Autor: Takahashi MM, Noumura T
Jazyk: angličtina
Zdroj: Developmental biology [Dev Biol] 1987 Jun; Vol. 121 (2), pp. 417-22.
DOI: 10.1016/0012-1606(87)90178-3
Abstrakt: The syrinx, the vocal organ in birds, shows sexual dimorphism in the duck, Anas platyrhynchos. At the cellular level, to examine the role of estrogen in sexually dimorphic and laterally asymmetric development of duck syrinx, cells dissociated from the right and left halves of sexually monomorphic and primitive masculine syrinxes from 10 2/3-day embryos of male and female ducks were cultured by the micromass culture method, with or without estrogen. In the absence of estrogen, primary cell cultures from either side of male syrinx revealed identical abilities in both cell proliferation and chondrogenesis. In the female cell cultures, the right- and left-side cells proliferated equally but the right-side cells accumulated a larger amount of sulfated proteoglycans than the left-side cells did. Both proliferation and chondrogenesis in the male cell cultures were more active than those in the female cell cultures.
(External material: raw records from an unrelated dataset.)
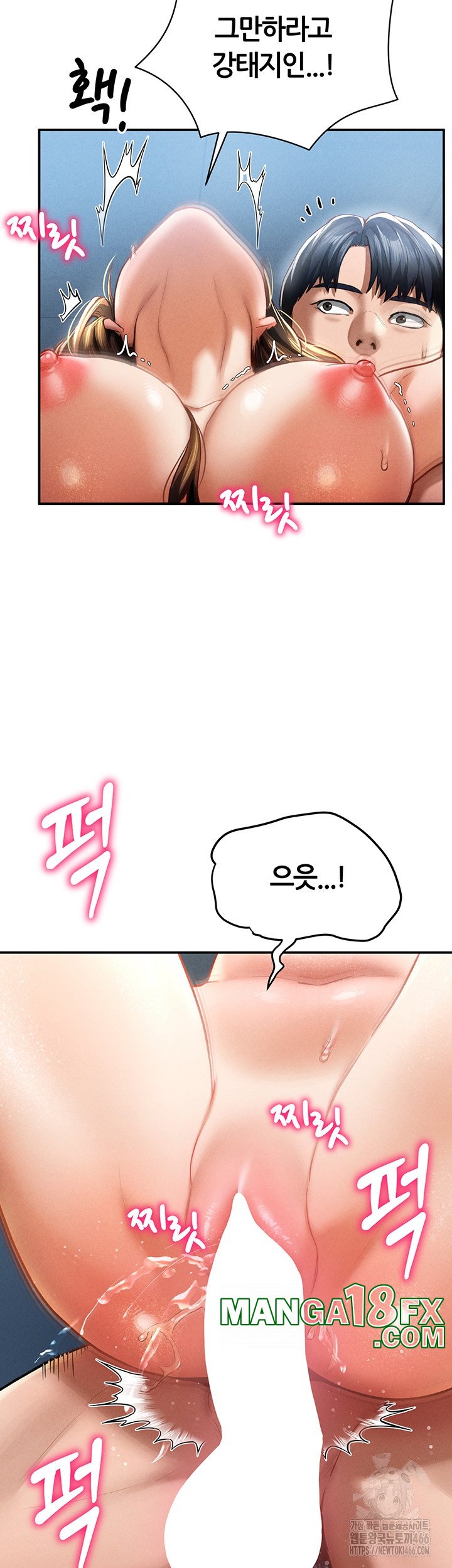 My Eyes Now See Desire Raw - Chapter 6 [photo 28] - MangaPorn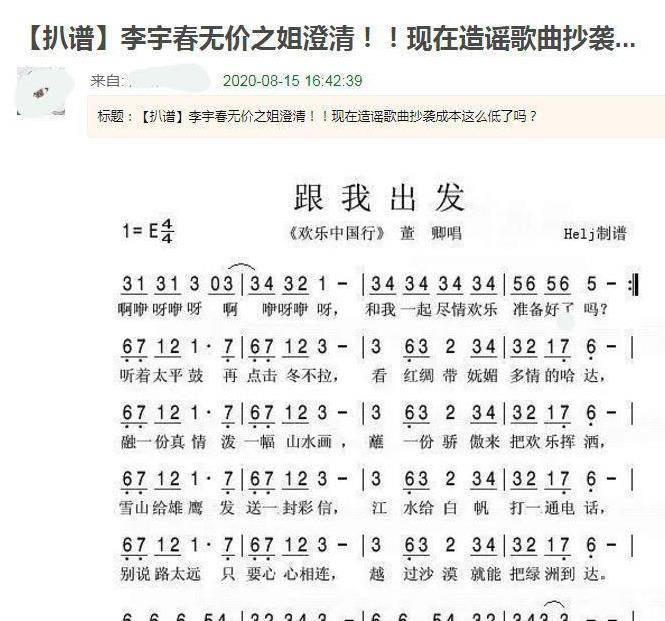 无价之姐八个小节完全抄袭跟我出发发律师函了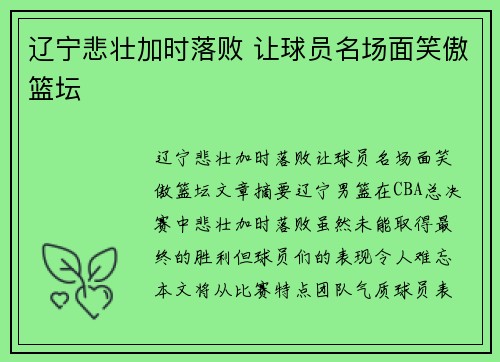 辽宁悲壮加时落败 让球员名场面笑傲篮坛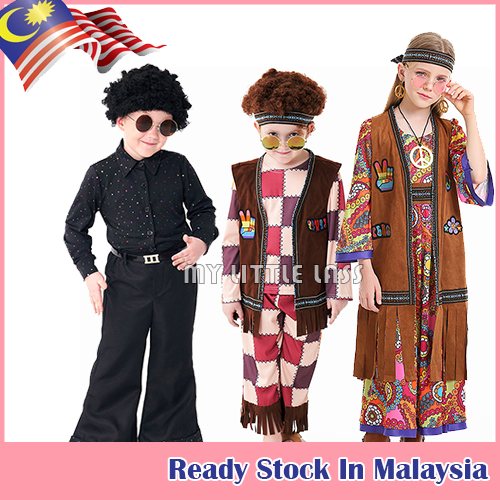 Disco dress outlet for boys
Estradiol inhibited significantly cell proliferation as well as chondrogenesis in cell cultures from either side of female syrinx. Cultures from right-side cells of male syrinx were less inhibited by estradiol in cell proliferation and especially in chondrogenesis than the other three cultures. Generally, in both sexes the left-side cells of syrinx were more responsive to estrogen than the right-side cells in diminishing proliferation and chondrogenesis. The present results suggest that estrogen inhibits both cell proliferation and chondrogenesis in the female syrinx and that this process may contribute to the development of sexual dimorphism in the duck syrinx.